Time and space shift in the first act of Mateus’ feature-length debut. The villagers’ recollections, and those picked upon the land, are now being personified via returning figures, scriptures, and other things that remind them about the past, whether similar smells or sights. Their thoughts are read out loud; memories are shared visually, not vocally. These villagers are stuck in limbo, constructed in a grounded manner by Mateus, which causes the magical realism smeared across her canvas to feel more vivid and dreamy. She also leaves space for the audience, and the characters as well, to immerse themselves in this time-shifting scenery where everything might look the same, but the wind that blows catches them off guard.

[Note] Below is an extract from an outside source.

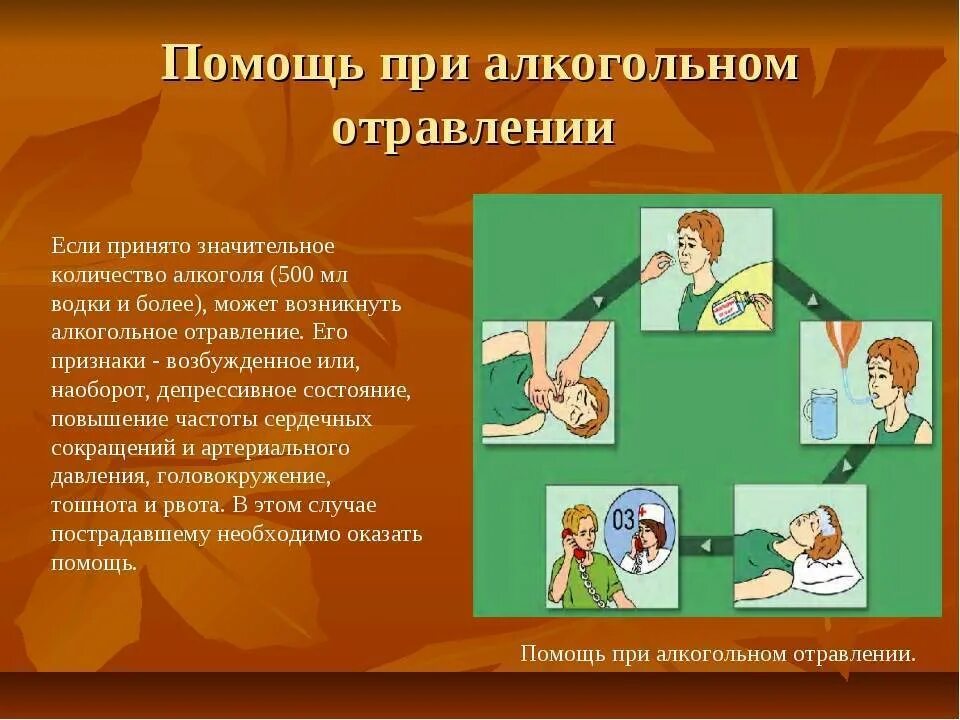 Помощь при алкогольном отравлении

Если принято значительное количество алкоголя (500 мл водки и более), может возникнуть алкогольное отравление. Его признаки - возбужденное или, наоборот, депрессивное состояние, повышение частоты сердечных сокращений и артериального давления, головокружение, тошнота и рвота. В этом случае пострадавшему необходимо оказать помощь.

03

Помощь при алкогольном отравлении.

These spaces are very long-lasting, which nicely pairs with some other meditative pieces playing at the festival, like The Ballad of Suzanne Césaire, You Burn Me, or Seven Walks with Mark Brown. But, unlike the aforementioned, I don’t think Fire of Wind benefits from this stillness behind the camera, as its story loses fervor. Captured by cinematographer Vitor Carvalho and Mateus, the images in the film are shaped by real-life events that plague the Alentejo area of Portugal to this day, hence its reliance on showing old photographs, letters, and many other objects that show how deep the wound goes.
The problem is that there is not much after that straightforward messaging. Maetus does not play with her concept of a personified version of reminiscence and longing for a better life for the villagers and the ones after them – the children of Soraia and the next generation who grew up in that looked-after land. Its structure relies on the same camera maneuvers, mostly static shots and few edits. Initially, these images capture the magic of past and present blending. Gradually, you see there aren’t more ways to depict or bring Mateus’ worries about her hometown to cinematic life. I admire how she alludes to these issues, unknown to the majority of the public, via an occasionally poetic manner and comes up with many pretty-to-the-eye sequences. But a part of me still feels Mateus’ statement in the core of Fire of Wind is stuck in that static way the camera rolls: never moving along. It could be more substantial if Mateus were more playful with the visual language rather than with a singular vision.
Fire of Wind had its North American Premiere at the New York Film Festival on September 28-29, 2024 and will be screened at the BFI London Film Festival on October 19-20, 2024.